6. Success Stories & Lessons Learned
- Pharmacy AI Solution: Led by the Chief Pharmacy Officer, bringing operational ownership and “100% adoption… wonderful ROI.” — Amy Trainor [12:14]
- Contrast With IT-Led Implementation: Solutions imposed by IT without service line buy-in suffer from “low adoption, not much trust in the product” [12:31].
- Main Takeaway: “If you really bring it along the whole way, your operational counterparts, the road to success is much shorter.” — Amy Trainor [12:45]
Notable Quotes & Memorable Moments
- On AI’s Reality vs. Hype: “AI is no longer a buzzword… This one is real.” — Amy Trainor [02:05]
- On Virtual Care Implementation: “We have to really make sure we are not automating bad processes… Simplicity is really important to us.” — Amy Trainor [06:17]
- On Governance: “We created our own principles that really align well with the guidance from the federal government… We need guiding principles for AI like what are our non-negotiables.” — Amy Trainor [08:55]
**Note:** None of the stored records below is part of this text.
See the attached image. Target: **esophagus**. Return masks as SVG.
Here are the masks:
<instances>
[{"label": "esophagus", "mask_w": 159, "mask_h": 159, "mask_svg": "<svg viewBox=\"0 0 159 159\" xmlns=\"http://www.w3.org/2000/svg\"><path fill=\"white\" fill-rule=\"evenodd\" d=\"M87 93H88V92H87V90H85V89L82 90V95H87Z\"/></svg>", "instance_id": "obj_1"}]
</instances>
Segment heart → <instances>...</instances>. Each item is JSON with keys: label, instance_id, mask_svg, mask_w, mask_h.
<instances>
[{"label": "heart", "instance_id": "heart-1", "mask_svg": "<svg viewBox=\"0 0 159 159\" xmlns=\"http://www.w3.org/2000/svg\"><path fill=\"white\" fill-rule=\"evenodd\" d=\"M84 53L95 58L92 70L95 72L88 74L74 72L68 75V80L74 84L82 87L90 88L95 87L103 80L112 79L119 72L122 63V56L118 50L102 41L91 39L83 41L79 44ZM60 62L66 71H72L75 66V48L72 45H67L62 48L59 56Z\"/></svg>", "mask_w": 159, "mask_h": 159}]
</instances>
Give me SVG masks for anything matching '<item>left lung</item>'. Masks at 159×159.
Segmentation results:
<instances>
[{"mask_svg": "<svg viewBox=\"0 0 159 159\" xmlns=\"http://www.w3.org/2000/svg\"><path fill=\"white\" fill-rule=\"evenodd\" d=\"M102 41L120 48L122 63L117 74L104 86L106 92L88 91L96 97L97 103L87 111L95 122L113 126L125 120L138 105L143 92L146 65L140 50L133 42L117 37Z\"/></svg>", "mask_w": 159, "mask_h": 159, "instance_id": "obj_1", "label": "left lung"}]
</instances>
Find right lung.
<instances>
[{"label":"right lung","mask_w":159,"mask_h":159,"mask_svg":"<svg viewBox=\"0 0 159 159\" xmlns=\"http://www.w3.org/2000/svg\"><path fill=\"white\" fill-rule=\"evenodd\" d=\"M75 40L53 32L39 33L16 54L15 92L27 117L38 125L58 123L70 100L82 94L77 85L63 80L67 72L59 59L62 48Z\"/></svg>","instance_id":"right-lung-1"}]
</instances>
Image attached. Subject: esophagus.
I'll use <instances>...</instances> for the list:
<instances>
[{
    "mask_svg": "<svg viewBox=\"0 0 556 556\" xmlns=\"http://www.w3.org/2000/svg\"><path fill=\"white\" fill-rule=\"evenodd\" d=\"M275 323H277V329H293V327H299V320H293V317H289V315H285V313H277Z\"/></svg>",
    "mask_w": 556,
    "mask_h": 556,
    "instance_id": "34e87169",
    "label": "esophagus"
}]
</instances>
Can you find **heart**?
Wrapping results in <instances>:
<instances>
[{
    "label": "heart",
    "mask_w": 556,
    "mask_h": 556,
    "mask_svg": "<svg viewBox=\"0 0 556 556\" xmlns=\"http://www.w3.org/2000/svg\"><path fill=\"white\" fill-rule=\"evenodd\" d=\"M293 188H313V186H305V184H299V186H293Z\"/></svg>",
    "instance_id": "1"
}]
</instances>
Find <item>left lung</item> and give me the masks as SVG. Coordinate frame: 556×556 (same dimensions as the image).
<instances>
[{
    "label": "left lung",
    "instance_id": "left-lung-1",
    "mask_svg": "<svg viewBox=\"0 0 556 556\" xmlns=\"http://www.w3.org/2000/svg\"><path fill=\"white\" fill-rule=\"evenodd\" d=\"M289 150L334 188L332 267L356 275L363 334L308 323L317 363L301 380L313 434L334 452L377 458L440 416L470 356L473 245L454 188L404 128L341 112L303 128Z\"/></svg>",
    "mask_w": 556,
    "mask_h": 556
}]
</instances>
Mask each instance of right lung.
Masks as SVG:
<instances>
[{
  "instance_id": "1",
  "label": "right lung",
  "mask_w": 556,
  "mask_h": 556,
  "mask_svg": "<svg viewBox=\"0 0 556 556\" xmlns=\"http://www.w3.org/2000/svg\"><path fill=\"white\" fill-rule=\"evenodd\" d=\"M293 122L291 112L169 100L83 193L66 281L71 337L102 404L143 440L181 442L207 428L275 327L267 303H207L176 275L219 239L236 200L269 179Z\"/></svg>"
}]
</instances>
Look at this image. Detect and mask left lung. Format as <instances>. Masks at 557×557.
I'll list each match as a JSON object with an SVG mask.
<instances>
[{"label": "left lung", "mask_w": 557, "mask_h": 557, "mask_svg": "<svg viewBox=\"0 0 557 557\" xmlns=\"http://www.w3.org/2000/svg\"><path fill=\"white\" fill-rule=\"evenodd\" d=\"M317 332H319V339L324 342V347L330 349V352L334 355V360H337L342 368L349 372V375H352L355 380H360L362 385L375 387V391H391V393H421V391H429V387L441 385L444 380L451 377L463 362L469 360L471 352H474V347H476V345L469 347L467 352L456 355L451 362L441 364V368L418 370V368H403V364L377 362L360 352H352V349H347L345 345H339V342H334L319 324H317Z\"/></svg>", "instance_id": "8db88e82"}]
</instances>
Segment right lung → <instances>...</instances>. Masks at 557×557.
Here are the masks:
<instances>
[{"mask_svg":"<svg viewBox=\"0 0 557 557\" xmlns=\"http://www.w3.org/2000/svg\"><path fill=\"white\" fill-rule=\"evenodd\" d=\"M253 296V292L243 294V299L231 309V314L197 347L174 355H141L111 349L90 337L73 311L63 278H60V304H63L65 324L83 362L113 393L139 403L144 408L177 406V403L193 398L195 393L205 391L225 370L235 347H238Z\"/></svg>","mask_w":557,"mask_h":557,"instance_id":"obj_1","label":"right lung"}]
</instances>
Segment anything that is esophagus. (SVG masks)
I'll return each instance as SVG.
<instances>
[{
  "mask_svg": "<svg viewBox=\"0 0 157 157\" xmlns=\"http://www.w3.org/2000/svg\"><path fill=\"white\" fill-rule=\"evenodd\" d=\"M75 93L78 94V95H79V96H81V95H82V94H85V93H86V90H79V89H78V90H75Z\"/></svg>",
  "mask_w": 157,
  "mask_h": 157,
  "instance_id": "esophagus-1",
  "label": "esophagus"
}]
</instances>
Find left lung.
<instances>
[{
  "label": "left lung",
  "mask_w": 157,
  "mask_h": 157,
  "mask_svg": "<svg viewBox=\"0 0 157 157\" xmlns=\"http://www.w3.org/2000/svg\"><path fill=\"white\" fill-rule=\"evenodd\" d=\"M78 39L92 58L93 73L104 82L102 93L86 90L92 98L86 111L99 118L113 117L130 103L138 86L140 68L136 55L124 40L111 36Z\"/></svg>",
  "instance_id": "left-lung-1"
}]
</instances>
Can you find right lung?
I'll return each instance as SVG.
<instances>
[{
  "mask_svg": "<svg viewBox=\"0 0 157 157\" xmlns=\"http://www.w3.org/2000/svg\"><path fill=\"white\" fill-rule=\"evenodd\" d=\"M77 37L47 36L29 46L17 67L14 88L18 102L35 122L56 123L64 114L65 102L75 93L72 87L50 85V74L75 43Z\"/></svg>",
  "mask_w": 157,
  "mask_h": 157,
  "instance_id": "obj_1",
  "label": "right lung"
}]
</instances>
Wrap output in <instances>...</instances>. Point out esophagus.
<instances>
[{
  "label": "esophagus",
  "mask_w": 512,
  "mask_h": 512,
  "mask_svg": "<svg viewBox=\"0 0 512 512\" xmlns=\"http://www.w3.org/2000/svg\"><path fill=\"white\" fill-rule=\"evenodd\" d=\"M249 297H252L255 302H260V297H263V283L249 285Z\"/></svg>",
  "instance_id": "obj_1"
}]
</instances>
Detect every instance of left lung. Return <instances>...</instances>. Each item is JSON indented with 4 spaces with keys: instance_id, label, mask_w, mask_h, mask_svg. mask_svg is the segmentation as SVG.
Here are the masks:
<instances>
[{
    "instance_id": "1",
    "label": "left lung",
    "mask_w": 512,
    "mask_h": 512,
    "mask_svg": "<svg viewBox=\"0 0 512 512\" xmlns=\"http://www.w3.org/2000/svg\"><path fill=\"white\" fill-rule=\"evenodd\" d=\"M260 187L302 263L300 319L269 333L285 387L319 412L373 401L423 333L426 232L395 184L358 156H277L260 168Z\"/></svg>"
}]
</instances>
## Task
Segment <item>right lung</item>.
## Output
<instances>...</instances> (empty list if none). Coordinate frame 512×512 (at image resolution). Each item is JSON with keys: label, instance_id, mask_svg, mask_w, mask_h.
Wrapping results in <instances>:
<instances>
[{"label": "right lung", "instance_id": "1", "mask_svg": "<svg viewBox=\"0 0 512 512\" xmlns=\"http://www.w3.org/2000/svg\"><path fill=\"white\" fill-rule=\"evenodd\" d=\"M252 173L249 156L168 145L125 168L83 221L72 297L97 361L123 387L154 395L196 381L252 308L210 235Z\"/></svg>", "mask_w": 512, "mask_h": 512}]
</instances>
- On Transparency & Buy-In: “The people in the process drive the technology, not the opposite… The more open and transparent we are about it, the more people are willing to adopt and look at the tools that we're giving them.” — Amy Trainor [11:15, 12:01]
Timestamps for Key Segments
- 00:46 — Amy’s Background & Ochsner’s Philosophy
- 02:05 — Practical AI Use Cases & Risk Management
- 05:47 — Virtual Care Growth & Adoption Challenges
- 08:33 — Law/Regulation Shifts & Internal Policy
- 11:00 — Leadership Advice & Staff Engagement
- 12:14 — Case Studies: Pharmacy AI vs. IT-Led Solutions
Summary:
Amy Trainor offers a grounded, operations-focused perspective on digital transformation in healthcare. Ochsner Health’s key to success has been prudent deployment of AI, intentional virtual care expansion, close attention to regulations, and, above all, true collaboration across clinical, operational, and IT teams. Her advice for peers: focus on people and process first, keep patients at the center, and make AI strategy everyone’s job—not just IT’s.